#### 本文抜粋
....
“氷姿雪魄”に背のびする……しろねこの日記

仕事の傍ら漢検1級に臨むうち、言葉の向こう側に見える様々な世界に思いを馳せるようになった日々を、徒然なるままに綴る日記。

名前の由来、使われる漢字の背景。

2015-03-17 22:56:33 | 日記
こんばんは。
ここ数日はすっかり春らしい日が続いていて、今日はコートを薄物に替えました。
ですが我が学年では、明日から語学研修旅行だというのに(しろねこはお留守番です)、
密かにインフルエンザが再燃していたり、油断ならない面もあります。

そして春といえば、花粉の襲来!
しろねこはそれほどでもないですが、マスクをしてしんどそうな人も増えてきました。
彼らの苦しみが終わるのは、だいたい桜の見頃が終わるときらしく、ゆったり落ち着いた心で花を眺めることもできないなんて、と、こちらまで何となく落ち着かない気分になります。


ところで、この前の週末は、保護者役員会の管理(土)、新入生予備登校日の運営(日)と、また連続勤務でした。
予備登校日は、新入生代表が入学式で述べる誓いの言葉の指導を担当したのですが、
その子の下の名前には、「琉」の字がつけられています。
他の漢字と「琉」とで2文字、読み方も含め全体的に珍しい名前なので、その名の由来を聞いてみました。

するとその子は、
両親が歴史上のとある人物が好きで、その文武両道を極めた人物のように育ってほしいという願いを込めて、
その人物の字(あざな)の読みになぞらえて自分の名前はつけられたのだ、
ということを、その子なりの言い回しで説明してくれました。

なるほど、歴史上の人物と漢字まで同じにしてしまうと「いかにも」という名前になってしまうから、
音だけとった結果、その2字を使うことになった、ということでしょうか。
謂わば、当て字的な名前であると言えます。
....
#### データ行
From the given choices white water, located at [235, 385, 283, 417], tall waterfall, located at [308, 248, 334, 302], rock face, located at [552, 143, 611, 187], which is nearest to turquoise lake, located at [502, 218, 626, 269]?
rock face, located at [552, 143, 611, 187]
....
#### 課題
A. 本文抜粋によると、この前の週末の日曜日に筆者が担った仕事は何か。
B. 本文抜粋の「仕事の傍ら漢検1級に臨むうち」から「落ち着かない気分になります。」までを、一字も変えずに書き出すこと。
C. 本文抜粋に照らして、次の各文が合っているかどうかを「はい」か「いいえ」で答え、判断の決め手となる本文の言葉をそのまま引用すること。
(i) 筆者も語学研修旅行に同行する。
(ii) 筆者は花粉にそれほど悩まされていない。
(iii) 筆者は今日、コートを薄物に替えた。
本文だけを手がかりに答えること。

#### 解答例
A. 新入生予備登校日の運営。

B.
仕事の傍ら漢検1級に臨むうち、言葉の向こう側に見える様々な世界に思いを馳せるようになった日々を、徒然なるままに綴る日記。

名前の由来、使われる漢字の背景。

2015-03-17 22:56:33 | 日記
こんばんは。
ここ数日はすっかり春らしい日が続いていて、今日はコートを薄物に替えました。
ですが我が学年では、明日から語学研修旅行だというのに(しろねこはお留守番です)、
密かにインフルエンザが再燃していたり、油断ならない面もあります。

そして春といえば、花粉の襲来!
しろねこはそれほどでもないですが、マスクをしてしんどそうな人も増えてきました。
彼らの苦しみが終わるのは、だいたい桜の見頃が終わるときらしく、ゆったり落ち着いた心で花を眺めることもできないなんて、と、こちらまで何となく落ち着かない気分になります。

C.
(i) いいえ。「しろねこはお留守番です」
(ii) はい。「しろねこはそれほどでもないですが」
(iii) はい。「今日はコートを薄物に替えました」